Tuesday 27 July 2010

Armin's post about Whitespace sensitivity in Ruby piqued my interest. It points out that in Ruby, foo[42] is different than foo [42] and that foo/bar is the same as foo / bar but different than foo /bar.

So I wanted to learn more about Ruby, and looked at a bunch of tutorials, finally ending up at Mitch Fincher's Ruby Tutorial with Code Samples, which had the right breezy pace with no, "a variable is like a box for your numbers" stuff in it.

But I had originally gotten to Mitch's page from a Google search for ruby puts gets. If you try it, you'll see that when you get to Mitch's page, a small box appears near the top, saying,

Welcome. You seem to have come here from a search engine. Your search words (ruby puts gets) are highlighted on this page for your reading pleasure.

I thought "nice," then I thought, "that looks familiar," then I realized it was almost exactly the box that appears at the top of my pages when you visit from a search engine (try it: batchelder white house adventure). In fact, it used the same colors. I looked at his page, and it used near-verbatim copies of my three Javascript files, though a few years ago I consolidated them into one.

I was amused, and wondered where else the code is being used. But the search engines are smart enough not to index comments in Javascript files, or names of Javascript files referenced in HTML pages, unless there's some tricky syntax I don't know about.

PS: about whitespace sensitivity: I've decided that phrase means a programming language needs tokens consisting of only whitespace in order to be parsed properly. Python and Ruby are whitespace-sensitive, and C is not, for example.

Comments

[gravatar]
Blake Winton 9:20 AM on 28 Jul 2010

C isn't? Does that mean that "*a / *b; // */" would be the same as "*a/*b; // */" in C?

Later,
Blake.

[gravatar]
Ned Batchelder 9:45 AM on 28 Jul 2010

My definition was that a language was whitespace sensitive if after lexical analysis, there were tokens consisting entirely of whitespace characters. The fact that whitespace is needed to separate tokens isn't interesting, after all, "int i = 9" is different than "inti=9" too.

In your example, "/ *" is tokenized as "/", "*", and "/*" is the start of a comment, but there are no tokens that are purely whitespace.

[gravatar]
Blake Winton 10:05 AM on 28 Jul 2010

Okay, I think I get it now. Thanks for the clarification!

Later,
Blake.

[gravatar]
Neil Smithline 10:59 PM on 24 Nov 2012

OK, I'm a bit late -- 2 years late, but I think this is an interesting way of defining a whitespace sensitive v. whitespace insensitive language.
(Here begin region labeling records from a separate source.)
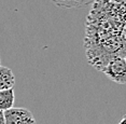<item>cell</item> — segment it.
<instances>
[{
    "mask_svg": "<svg viewBox=\"0 0 126 124\" xmlns=\"http://www.w3.org/2000/svg\"><path fill=\"white\" fill-rule=\"evenodd\" d=\"M126 23V7L119 0H94L86 17L84 50L91 66L102 71L114 57L126 56L122 30Z\"/></svg>",
    "mask_w": 126,
    "mask_h": 124,
    "instance_id": "obj_1",
    "label": "cell"
},
{
    "mask_svg": "<svg viewBox=\"0 0 126 124\" xmlns=\"http://www.w3.org/2000/svg\"><path fill=\"white\" fill-rule=\"evenodd\" d=\"M102 72L106 74L108 79L117 83V84H126V62L125 57H114L111 59L105 68Z\"/></svg>",
    "mask_w": 126,
    "mask_h": 124,
    "instance_id": "obj_2",
    "label": "cell"
},
{
    "mask_svg": "<svg viewBox=\"0 0 126 124\" xmlns=\"http://www.w3.org/2000/svg\"><path fill=\"white\" fill-rule=\"evenodd\" d=\"M4 124H37L32 113L27 108H10L3 111Z\"/></svg>",
    "mask_w": 126,
    "mask_h": 124,
    "instance_id": "obj_3",
    "label": "cell"
},
{
    "mask_svg": "<svg viewBox=\"0 0 126 124\" xmlns=\"http://www.w3.org/2000/svg\"><path fill=\"white\" fill-rule=\"evenodd\" d=\"M15 84V77L13 71L8 67L0 66V91L11 89Z\"/></svg>",
    "mask_w": 126,
    "mask_h": 124,
    "instance_id": "obj_4",
    "label": "cell"
},
{
    "mask_svg": "<svg viewBox=\"0 0 126 124\" xmlns=\"http://www.w3.org/2000/svg\"><path fill=\"white\" fill-rule=\"evenodd\" d=\"M14 102H15V95L13 88L0 91V111H5L12 108L14 106Z\"/></svg>",
    "mask_w": 126,
    "mask_h": 124,
    "instance_id": "obj_5",
    "label": "cell"
},
{
    "mask_svg": "<svg viewBox=\"0 0 126 124\" xmlns=\"http://www.w3.org/2000/svg\"><path fill=\"white\" fill-rule=\"evenodd\" d=\"M56 7L62 9L83 8L94 2V0H50Z\"/></svg>",
    "mask_w": 126,
    "mask_h": 124,
    "instance_id": "obj_6",
    "label": "cell"
},
{
    "mask_svg": "<svg viewBox=\"0 0 126 124\" xmlns=\"http://www.w3.org/2000/svg\"><path fill=\"white\" fill-rule=\"evenodd\" d=\"M0 124H4V114H3V111H0Z\"/></svg>",
    "mask_w": 126,
    "mask_h": 124,
    "instance_id": "obj_7",
    "label": "cell"
},
{
    "mask_svg": "<svg viewBox=\"0 0 126 124\" xmlns=\"http://www.w3.org/2000/svg\"><path fill=\"white\" fill-rule=\"evenodd\" d=\"M122 34H123V37H124V40L126 42V23L124 25V27H123V30H122Z\"/></svg>",
    "mask_w": 126,
    "mask_h": 124,
    "instance_id": "obj_8",
    "label": "cell"
},
{
    "mask_svg": "<svg viewBox=\"0 0 126 124\" xmlns=\"http://www.w3.org/2000/svg\"><path fill=\"white\" fill-rule=\"evenodd\" d=\"M119 124H126V116L122 118L121 121H120V122H119Z\"/></svg>",
    "mask_w": 126,
    "mask_h": 124,
    "instance_id": "obj_9",
    "label": "cell"
},
{
    "mask_svg": "<svg viewBox=\"0 0 126 124\" xmlns=\"http://www.w3.org/2000/svg\"><path fill=\"white\" fill-rule=\"evenodd\" d=\"M0 66H1V59H0Z\"/></svg>",
    "mask_w": 126,
    "mask_h": 124,
    "instance_id": "obj_10",
    "label": "cell"
},
{
    "mask_svg": "<svg viewBox=\"0 0 126 124\" xmlns=\"http://www.w3.org/2000/svg\"><path fill=\"white\" fill-rule=\"evenodd\" d=\"M125 62H126V56H125Z\"/></svg>",
    "mask_w": 126,
    "mask_h": 124,
    "instance_id": "obj_11",
    "label": "cell"
}]
</instances>
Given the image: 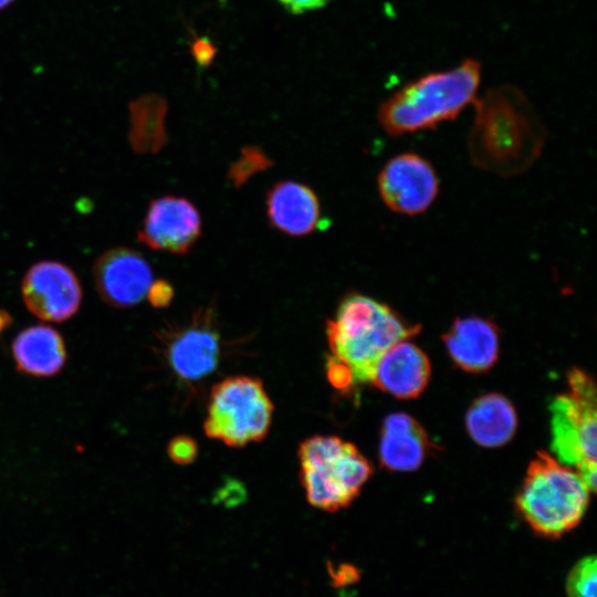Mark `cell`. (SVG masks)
<instances>
[{
    "instance_id": "cell-17",
    "label": "cell",
    "mask_w": 597,
    "mask_h": 597,
    "mask_svg": "<svg viewBox=\"0 0 597 597\" xmlns=\"http://www.w3.org/2000/svg\"><path fill=\"white\" fill-rule=\"evenodd\" d=\"M429 444L426 431L411 416L391 413L383 426L380 463L392 471L416 470L423 462Z\"/></svg>"
},
{
    "instance_id": "cell-26",
    "label": "cell",
    "mask_w": 597,
    "mask_h": 597,
    "mask_svg": "<svg viewBox=\"0 0 597 597\" xmlns=\"http://www.w3.org/2000/svg\"><path fill=\"white\" fill-rule=\"evenodd\" d=\"M328 0H280V2L293 13H302L325 6Z\"/></svg>"
},
{
    "instance_id": "cell-25",
    "label": "cell",
    "mask_w": 597,
    "mask_h": 597,
    "mask_svg": "<svg viewBox=\"0 0 597 597\" xmlns=\"http://www.w3.org/2000/svg\"><path fill=\"white\" fill-rule=\"evenodd\" d=\"M216 52L213 43L205 36L196 38L191 44V54L200 66L210 65Z\"/></svg>"
},
{
    "instance_id": "cell-14",
    "label": "cell",
    "mask_w": 597,
    "mask_h": 597,
    "mask_svg": "<svg viewBox=\"0 0 597 597\" xmlns=\"http://www.w3.org/2000/svg\"><path fill=\"white\" fill-rule=\"evenodd\" d=\"M265 206L272 227L292 237L313 232L322 221L316 193L298 181L276 182L266 193Z\"/></svg>"
},
{
    "instance_id": "cell-18",
    "label": "cell",
    "mask_w": 597,
    "mask_h": 597,
    "mask_svg": "<svg viewBox=\"0 0 597 597\" xmlns=\"http://www.w3.org/2000/svg\"><path fill=\"white\" fill-rule=\"evenodd\" d=\"M465 423L476 443L493 448L511 440L516 430L517 419L510 400L499 394H488L471 405Z\"/></svg>"
},
{
    "instance_id": "cell-12",
    "label": "cell",
    "mask_w": 597,
    "mask_h": 597,
    "mask_svg": "<svg viewBox=\"0 0 597 597\" xmlns=\"http://www.w3.org/2000/svg\"><path fill=\"white\" fill-rule=\"evenodd\" d=\"M219 350V334L213 316L206 308L199 311L189 325L169 336L167 358L180 378L198 380L216 369Z\"/></svg>"
},
{
    "instance_id": "cell-6",
    "label": "cell",
    "mask_w": 597,
    "mask_h": 597,
    "mask_svg": "<svg viewBox=\"0 0 597 597\" xmlns=\"http://www.w3.org/2000/svg\"><path fill=\"white\" fill-rule=\"evenodd\" d=\"M569 391L551 405L552 451L556 459L574 468L590 492L596 488V386L580 369L568 374Z\"/></svg>"
},
{
    "instance_id": "cell-5",
    "label": "cell",
    "mask_w": 597,
    "mask_h": 597,
    "mask_svg": "<svg viewBox=\"0 0 597 597\" xmlns=\"http://www.w3.org/2000/svg\"><path fill=\"white\" fill-rule=\"evenodd\" d=\"M297 454L306 500L326 512L348 506L373 473L370 462L356 446L335 436L307 438Z\"/></svg>"
},
{
    "instance_id": "cell-3",
    "label": "cell",
    "mask_w": 597,
    "mask_h": 597,
    "mask_svg": "<svg viewBox=\"0 0 597 597\" xmlns=\"http://www.w3.org/2000/svg\"><path fill=\"white\" fill-rule=\"evenodd\" d=\"M480 81L481 64L474 59L428 73L385 100L377 112L378 122L391 136L433 128L454 119L476 101Z\"/></svg>"
},
{
    "instance_id": "cell-2",
    "label": "cell",
    "mask_w": 597,
    "mask_h": 597,
    "mask_svg": "<svg viewBox=\"0 0 597 597\" xmlns=\"http://www.w3.org/2000/svg\"><path fill=\"white\" fill-rule=\"evenodd\" d=\"M325 329L331 356L348 367L357 385L371 383L383 354L418 334L420 326L406 322L387 304L353 292L342 298Z\"/></svg>"
},
{
    "instance_id": "cell-7",
    "label": "cell",
    "mask_w": 597,
    "mask_h": 597,
    "mask_svg": "<svg viewBox=\"0 0 597 597\" xmlns=\"http://www.w3.org/2000/svg\"><path fill=\"white\" fill-rule=\"evenodd\" d=\"M273 410L259 378L227 377L211 388L205 432L232 448L259 442L269 433Z\"/></svg>"
},
{
    "instance_id": "cell-24",
    "label": "cell",
    "mask_w": 597,
    "mask_h": 597,
    "mask_svg": "<svg viewBox=\"0 0 597 597\" xmlns=\"http://www.w3.org/2000/svg\"><path fill=\"white\" fill-rule=\"evenodd\" d=\"M146 296L154 307L163 308L172 301L174 287L166 280H157L151 282Z\"/></svg>"
},
{
    "instance_id": "cell-20",
    "label": "cell",
    "mask_w": 597,
    "mask_h": 597,
    "mask_svg": "<svg viewBox=\"0 0 597 597\" xmlns=\"http://www.w3.org/2000/svg\"><path fill=\"white\" fill-rule=\"evenodd\" d=\"M597 565L594 555L580 558L566 578L567 597H596Z\"/></svg>"
},
{
    "instance_id": "cell-4",
    "label": "cell",
    "mask_w": 597,
    "mask_h": 597,
    "mask_svg": "<svg viewBox=\"0 0 597 597\" xmlns=\"http://www.w3.org/2000/svg\"><path fill=\"white\" fill-rule=\"evenodd\" d=\"M589 493L578 471L538 451L527 468L516 506L535 533L558 538L579 524Z\"/></svg>"
},
{
    "instance_id": "cell-13",
    "label": "cell",
    "mask_w": 597,
    "mask_h": 597,
    "mask_svg": "<svg viewBox=\"0 0 597 597\" xmlns=\"http://www.w3.org/2000/svg\"><path fill=\"white\" fill-rule=\"evenodd\" d=\"M427 355L408 339L389 347L376 364L371 383L400 399L418 397L430 377Z\"/></svg>"
},
{
    "instance_id": "cell-8",
    "label": "cell",
    "mask_w": 597,
    "mask_h": 597,
    "mask_svg": "<svg viewBox=\"0 0 597 597\" xmlns=\"http://www.w3.org/2000/svg\"><path fill=\"white\" fill-rule=\"evenodd\" d=\"M377 186L384 203L391 211L406 216L428 210L439 192L434 168L416 153L390 158L378 174Z\"/></svg>"
},
{
    "instance_id": "cell-16",
    "label": "cell",
    "mask_w": 597,
    "mask_h": 597,
    "mask_svg": "<svg viewBox=\"0 0 597 597\" xmlns=\"http://www.w3.org/2000/svg\"><path fill=\"white\" fill-rule=\"evenodd\" d=\"M17 369L33 377H50L60 373L67 358L61 334L48 325L22 329L12 342Z\"/></svg>"
},
{
    "instance_id": "cell-21",
    "label": "cell",
    "mask_w": 597,
    "mask_h": 597,
    "mask_svg": "<svg viewBox=\"0 0 597 597\" xmlns=\"http://www.w3.org/2000/svg\"><path fill=\"white\" fill-rule=\"evenodd\" d=\"M271 166L270 158L256 147H245L240 156L232 163L228 171V178L233 186L240 187L253 175L268 169Z\"/></svg>"
},
{
    "instance_id": "cell-9",
    "label": "cell",
    "mask_w": 597,
    "mask_h": 597,
    "mask_svg": "<svg viewBox=\"0 0 597 597\" xmlns=\"http://www.w3.org/2000/svg\"><path fill=\"white\" fill-rule=\"evenodd\" d=\"M27 308L46 322H64L78 311L82 287L74 271L59 261H40L30 266L21 284Z\"/></svg>"
},
{
    "instance_id": "cell-22",
    "label": "cell",
    "mask_w": 597,
    "mask_h": 597,
    "mask_svg": "<svg viewBox=\"0 0 597 597\" xmlns=\"http://www.w3.org/2000/svg\"><path fill=\"white\" fill-rule=\"evenodd\" d=\"M167 452L174 462L178 464H188L196 459L198 446L190 437L178 436L169 442Z\"/></svg>"
},
{
    "instance_id": "cell-28",
    "label": "cell",
    "mask_w": 597,
    "mask_h": 597,
    "mask_svg": "<svg viewBox=\"0 0 597 597\" xmlns=\"http://www.w3.org/2000/svg\"><path fill=\"white\" fill-rule=\"evenodd\" d=\"M12 1L13 0H0V9L4 8L6 6H8Z\"/></svg>"
},
{
    "instance_id": "cell-15",
    "label": "cell",
    "mask_w": 597,
    "mask_h": 597,
    "mask_svg": "<svg viewBox=\"0 0 597 597\" xmlns=\"http://www.w3.org/2000/svg\"><path fill=\"white\" fill-rule=\"evenodd\" d=\"M443 342L453 362L470 373L488 370L499 355L498 328L480 316L455 318L443 335Z\"/></svg>"
},
{
    "instance_id": "cell-19",
    "label": "cell",
    "mask_w": 597,
    "mask_h": 597,
    "mask_svg": "<svg viewBox=\"0 0 597 597\" xmlns=\"http://www.w3.org/2000/svg\"><path fill=\"white\" fill-rule=\"evenodd\" d=\"M166 101L149 94L136 98L129 104L128 142L138 154H156L168 142L165 118Z\"/></svg>"
},
{
    "instance_id": "cell-27",
    "label": "cell",
    "mask_w": 597,
    "mask_h": 597,
    "mask_svg": "<svg viewBox=\"0 0 597 597\" xmlns=\"http://www.w3.org/2000/svg\"><path fill=\"white\" fill-rule=\"evenodd\" d=\"M12 324V316L4 310H0V335Z\"/></svg>"
},
{
    "instance_id": "cell-23",
    "label": "cell",
    "mask_w": 597,
    "mask_h": 597,
    "mask_svg": "<svg viewBox=\"0 0 597 597\" xmlns=\"http://www.w3.org/2000/svg\"><path fill=\"white\" fill-rule=\"evenodd\" d=\"M326 375L335 389L348 391L355 385L348 367L333 356L326 359Z\"/></svg>"
},
{
    "instance_id": "cell-10",
    "label": "cell",
    "mask_w": 597,
    "mask_h": 597,
    "mask_svg": "<svg viewBox=\"0 0 597 597\" xmlns=\"http://www.w3.org/2000/svg\"><path fill=\"white\" fill-rule=\"evenodd\" d=\"M201 234V218L188 199L164 196L147 209L138 240L153 250L187 253Z\"/></svg>"
},
{
    "instance_id": "cell-1",
    "label": "cell",
    "mask_w": 597,
    "mask_h": 597,
    "mask_svg": "<svg viewBox=\"0 0 597 597\" xmlns=\"http://www.w3.org/2000/svg\"><path fill=\"white\" fill-rule=\"evenodd\" d=\"M474 103L468 137L473 165L500 176L530 168L543 149L546 133L528 98L516 87L501 85Z\"/></svg>"
},
{
    "instance_id": "cell-11",
    "label": "cell",
    "mask_w": 597,
    "mask_h": 597,
    "mask_svg": "<svg viewBox=\"0 0 597 597\" xmlns=\"http://www.w3.org/2000/svg\"><path fill=\"white\" fill-rule=\"evenodd\" d=\"M93 277L97 293L108 305L127 308L140 303L153 282L149 263L130 248H113L94 263Z\"/></svg>"
}]
</instances>
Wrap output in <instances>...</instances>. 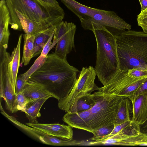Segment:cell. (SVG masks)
Wrapping results in <instances>:
<instances>
[{
    "mask_svg": "<svg viewBox=\"0 0 147 147\" xmlns=\"http://www.w3.org/2000/svg\"><path fill=\"white\" fill-rule=\"evenodd\" d=\"M142 125H143V127L142 129V132H141L147 135V120Z\"/></svg>",
    "mask_w": 147,
    "mask_h": 147,
    "instance_id": "34",
    "label": "cell"
},
{
    "mask_svg": "<svg viewBox=\"0 0 147 147\" xmlns=\"http://www.w3.org/2000/svg\"><path fill=\"white\" fill-rule=\"evenodd\" d=\"M93 94L96 102L88 110L89 115L88 119V131L92 133L102 127L114 125L119 104L125 98L105 94L98 91Z\"/></svg>",
    "mask_w": 147,
    "mask_h": 147,
    "instance_id": "5",
    "label": "cell"
},
{
    "mask_svg": "<svg viewBox=\"0 0 147 147\" xmlns=\"http://www.w3.org/2000/svg\"><path fill=\"white\" fill-rule=\"evenodd\" d=\"M142 78L130 77L127 71L119 69L109 81L99 88L98 91L105 94L120 96L125 89Z\"/></svg>",
    "mask_w": 147,
    "mask_h": 147,
    "instance_id": "11",
    "label": "cell"
},
{
    "mask_svg": "<svg viewBox=\"0 0 147 147\" xmlns=\"http://www.w3.org/2000/svg\"><path fill=\"white\" fill-rule=\"evenodd\" d=\"M132 113L131 101L125 98L120 102L114 121L115 126L131 120L130 115Z\"/></svg>",
    "mask_w": 147,
    "mask_h": 147,
    "instance_id": "19",
    "label": "cell"
},
{
    "mask_svg": "<svg viewBox=\"0 0 147 147\" xmlns=\"http://www.w3.org/2000/svg\"><path fill=\"white\" fill-rule=\"evenodd\" d=\"M147 78H144L138 80L125 89L120 96L127 98L131 100L136 92Z\"/></svg>",
    "mask_w": 147,
    "mask_h": 147,
    "instance_id": "25",
    "label": "cell"
},
{
    "mask_svg": "<svg viewBox=\"0 0 147 147\" xmlns=\"http://www.w3.org/2000/svg\"><path fill=\"white\" fill-rule=\"evenodd\" d=\"M26 82L22 74L20 75L17 77L15 88L16 94L23 91Z\"/></svg>",
    "mask_w": 147,
    "mask_h": 147,
    "instance_id": "29",
    "label": "cell"
},
{
    "mask_svg": "<svg viewBox=\"0 0 147 147\" xmlns=\"http://www.w3.org/2000/svg\"><path fill=\"white\" fill-rule=\"evenodd\" d=\"M96 76L95 69L93 67H83L70 94L58 104L59 108L66 113H77L78 100L84 96L98 90L99 87L94 83Z\"/></svg>",
    "mask_w": 147,
    "mask_h": 147,
    "instance_id": "7",
    "label": "cell"
},
{
    "mask_svg": "<svg viewBox=\"0 0 147 147\" xmlns=\"http://www.w3.org/2000/svg\"><path fill=\"white\" fill-rule=\"evenodd\" d=\"M28 102V100L23 91L16 94L14 104L11 113H15L18 111L24 112Z\"/></svg>",
    "mask_w": 147,
    "mask_h": 147,
    "instance_id": "23",
    "label": "cell"
},
{
    "mask_svg": "<svg viewBox=\"0 0 147 147\" xmlns=\"http://www.w3.org/2000/svg\"><path fill=\"white\" fill-rule=\"evenodd\" d=\"M146 93H147V78L138 88L130 100L131 101L138 96Z\"/></svg>",
    "mask_w": 147,
    "mask_h": 147,
    "instance_id": "30",
    "label": "cell"
},
{
    "mask_svg": "<svg viewBox=\"0 0 147 147\" xmlns=\"http://www.w3.org/2000/svg\"><path fill=\"white\" fill-rule=\"evenodd\" d=\"M44 2L53 5H55L60 6L59 3L56 0H40Z\"/></svg>",
    "mask_w": 147,
    "mask_h": 147,
    "instance_id": "33",
    "label": "cell"
},
{
    "mask_svg": "<svg viewBox=\"0 0 147 147\" xmlns=\"http://www.w3.org/2000/svg\"><path fill=\"white\" fill-rule=\"evenodd\" d=\"M47 57L40 55L35 61L30 68L25 73L22 74L26 81H27L32 74L39 69L43 64L47 58Z\"/></svg>",
    "mask_w": 147,
    "mask_h": 147,
    "instance_id": "24",
    "label": "cell"
},
{
    "mask_svg": "<svg viewBox=\"0 0 147 147\" xmlns=\"http://www.w3.org/2000/svg\"><path fill=\"white\" fill-rule=\"evenodd\" d=\"M24 42L23 55L21 64L26 66L33 57L35 35L24 34L23 35Z\"/></svg>",
    "mask_w": 147,
    "mask_h": 147,
    "instance_id": "21",
    "label": "cell"
},
{
    "mask_svg": "<svg viewBox=\"0 0 147 147\" xmlns=\"http://www.w3.org/2000/svg\"><path fill=\"white\" fill-rule=\"evenodd\" d=\"M1 113L17 126L34 138L46 144L55 146H87L84 140H77L52 136L18 121L14 117L7 114L3 109Z\"/></svg>",
    "mask_w": 147,
    "mask_h": 147,
    "instance_id": "8",
    "label": "cell"
},
{
    "mask_svg": "<svg viewBox=\"0 0 147 147\" xmlns=\"http://www.w3.org/2000/svg\"><path fill=\"white\" fill-rule=\"evenodd\" d=\"M22 36V34H21L19 37L17 46L14 49L10 56L9 65L10 77L15 90L20 64V49Z\"/></svg>",
    "mask_w": 147,
    "mask_h": 147,
    "instance_id": "15",
    "label": "cell"
},
{
    "mask_svg": "<svg viewBox=\"0 0 147 147\" xmlns=\"http://www.w3.org/2000/svg\"><path fill=\"white\" fill-rule=\"evenodd\" d=\"M92 32L97 44L94 69L98 80L103 86L119 69L116 37L107 30H95Z\"/></svg>",
    "mask_w": 147,
    "mask_h": 147,
    "instance_id": "3",
    "label": "cell"
},
{
    "mask_svg": "<svg viewBox=\"0 0 147 147\" xmlns=\"http://www.w3.org/2000/svg\"><path fill=\"white\" fill-rule=\"evenodd\" d=\"M80 73L66 59L60 58L53 53L48 54L43 64L27 81L42 86L59 104L70 94Z\"/></svg>",
    "mask_w": 147,
    "mask_h": 147,
    "instance_id": "1",
    "label": "cell"
},
{
    "mask_svg": "<svg viewBox=\"0 0 147 147\" xmlns=\"http://www.w3.org/2000/svg\"><path fill=\"white\" fill-rule=\"evenodd\" d=\"M56 26H51L34 34L35 37L34 42L33 57L41 54L49 39L52 34L55 32Z\"/></svg>",
    "mask_w": 147,
    "mask_h": 147,
    "instance_id": "18",
    "label": "cell"
},
{
    "mask_svg": "<svg viewBox=\"0 0 147 147\" xmlns=\"http://www.w3.org/2000/svg\"><path fill=\"white\" fill-rule=\"evenodd\" d=\"M55 32L52 34L51 36L45 45L41 54H40L41 55L47 57L48 54L49 52L52 49L51 47L52 44V42L51 40L53 37Z\"/></svg>",
    "mask_w": 147,
    "mask_h": 147,
    "instance_id": "31",
    "label": "cell"
},
{
    "mask_svg": "<svg viewBox=\"0 0 147 147\" xmlns=\"http://www.w3.org/2000/svg\"><path fill=\"white\" fill-rule=\"evenodd\" d=\"M116 37L119 69L126 71L134 68L147 69V34L126 30Z\"/></svg>",
    "mask_w": 147,
    "mask_h": 147,
    "instance_id": "2",
    "label": "cell"
},
{
    "mask_svg": "<svg viewBox=\"0 0 147 147\" xmlns=\"http://www.w3.org/2000/svg\"><path fill=\"white\" fill-rule=\"evenodd\" d=\"M127 73L129 76L134 78H147V69L134 68L128 70Z\"/></svg>",
    "mask_w": 147,
    "mask_h": 147,
    "instance_id": "27",
    "label": "cell"
},
{
    "mask_svg": "<svg viewBox=\"0 0 147 147\" xmlns=\"http://www.w3.org/2000/svg\"><path fill=\"white\" fill-rule=\"evenodd\" d=\"M85 30H107L116 36L121 32L131 29V26L114 11L92 7L89 15L80 19Z\"/></svg>",
    "mask_w": 147,
    "mask_h": 147,
    "instance_id": "6",
    "label": "cell"
},
{
    "mask_svg": "<svg viewBox=\"0 0 147 147\" xmlns=\"http://www.w3.org/2000/svg\"><path fill=\"white\" fill-rule=\"evenodd\" d=\"M96 102L93 93L82 96L78 100L77 103V113L90 110L95 105Z\"/></svg>",
    "mask_w": 147,
    "mask_h": 147,
    "instance_id": "22",
    "label": "cell"
},
{
    "mask_svg": "<svg viewBox=\"0 0 147 147\" xmlns=\"http://www.w3.org/2000/svg\"><path fill=\"white\" fill-rule=\"evenodd\" d=\"M76 30L72 22L62 21L56 26L53 40L57 41L54 53L63 59H66L67 55L75 48L74 37Z\"/></svg>",
    "mask_w": 147,
    "mask_h": 147,
    "instance_id": "9",
    "label": "cell"
},
{
    "mask_svg": "<svg viewBox=\"0 0 147 147\" xmlns=\"http://www.w3.org/2000/svg\"><path fill=\"white\" fill-rule=\"evenodd\" d=\"M10 13L18 12L30 19L49 28L63 20L65 13L62 8L40 0H5Z\"/></svg>",
    "mask_w": 147,
    "mask_h": 147,
    "instance_id": "4",
    "label": "cell"
},
{
    "mask_svg": "<svg viewBox=\"0 0 147 147\" xmlns=\"http://www.w3.org/2000/svg\"><path fill=\"white\" fill-rule=\"evenodd\" d=\"M141 7V11L147 8V0H139Z\"/></svg>",
    "mask_w": 147,
    "mask_h": 147,
    "instance_id": "32",
    "label": "cell"
},
{
    "mask_svg": "<svg viewBox=\"0 0 147 147\" xmlns=\"http://www.w3.org/2000/svg\"><path fill=\"white\" fill-rule=\"evenodd\" d=\"M132 107L131 120L139 125L147 120V93L137 96L131 101Z\"/></svg>",
    "mask_w": 147,
    "mask_h": 147,
    "instance_id": "14",
    "label": "cell"
},
{
    "mask_svg": "<svg viewBox=\"0 0 147 147\" xmlns=\"http://www.w3.org/2000/svg\"><path fill=\"white\" fill-rule=\"evenodd\" d=\"M137 21L138 26L142 28L143 32L147 34V8L141 11L138 15Z\"/></svg>",
    "mask_w": 147,
    "mask_h": 147,
    "instance_id": "28",
    "label": "cell"
},
{
    "mask_svg": "<svg viewBox=\"0 0 147 147\" xmlns=\"http://www.w3.org/2000/svg\"><path fill=\"white\" fill-rule=\"evenodd\" d=\"M114 126V125H112L102 127L97 129L92 133L93 136L90 138L89 140L96 141L109 135L112 131Z\"/></svg>",
    "mask_w": 147,
    "mask_h": 147,
    "instance_id": "26",
    "label": "cell"
},
{
    "mask_svg": "<svg viewBox=\"0 0 147 147\" xmlns=\"http://www.w3.org/2000/svg\"><path fill=\"white\" fill-rule=\"evenodd\" d=\"M10 56L6 49L0 51V97L5 101L6 109L11 112L16 94L9 75V65Z\"/></svg>",
    "mask_w": 147,
    "mask_h": 147,
    "instance_id": "10",
    "label": "cell"
},
{
    "mask_svg": "<svg viewBox=\"0 0 147 147\" xmlns=\"http://www.w3.org/2000/svg\"><path fill=\"white\" fill-rule=\"evenodd\" d=\"M26 124L52 136L69 139H73V127L69 125L56 123H33L29 122Z\"/></svg>",
    "mask_w": 147,
    "mask_h": 147,
    "instance_id": "12",
    "label": "cell"
},
{
    "mask_svg": "<svg viewBox=\"0 0 147 147\" xmlns=\"http://www.w3.org/2000/svg\"><path fill=\"white\" fill-rule=\"evenodd\" d=\"M70 11L80 19L89 15L92 7L86 6L75 0H60Z\"/></svg>",
    "mask_w": 147,
    "mask_h": 147,
    "instance_id": "20",
    "label": "cell"
},
{
    "mask_svg": "<svg viewBox=\"0 0 147 147\" xmlns=\"http://www.w3.org/2000/svg\"><path fill=\"white\" fill-rule=\"evenodd\" d=\"M10 12L5 0H0V49H7L10 35Z\"/></svg>",
    "mask_w": 147,
    "mask_h": 147,
    "instance_id": "13",
    "label": "cell"
},
{
    "mask_svg": "<svg viewBox=\"0 0 147 147\" xmlns=\"http://www.w3.org/2000/svg\"><path fill=\"white\" fill-rule=\"evenodd\" d=\"M23 92L28 101L46 97L53 98L42 86L28 81H26Z\"/></svg>",
    "mask_w": 147,
    "mask_h": 147,
    "instance_id": "16",
    "label": "cell"
},
{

That said, Python still seems a bit funky to me.

Extending your idea, leading whitespace in Python cannot be collapsed into a single whitespace token as different indentations affect Python semantics.

To top it off, whitespace within a line (?I think in all cases?) as well as whitespace at the end of a line are ignored.

[gravatar]
Mitch Fincher 2:00 AM on 26 Jan 2014

Hi Ned,
Thanks for writing the hilite javascript! I saw you use it on one of your pages. A little reading of your code showed me how you did it. I was thunderstruck at the time. I had always modified code on the server-side in perl and pushed it down to the browser. Your code was doing it on the ... gulp ... client side. It was a revelation at the time. I have been using the code for years now.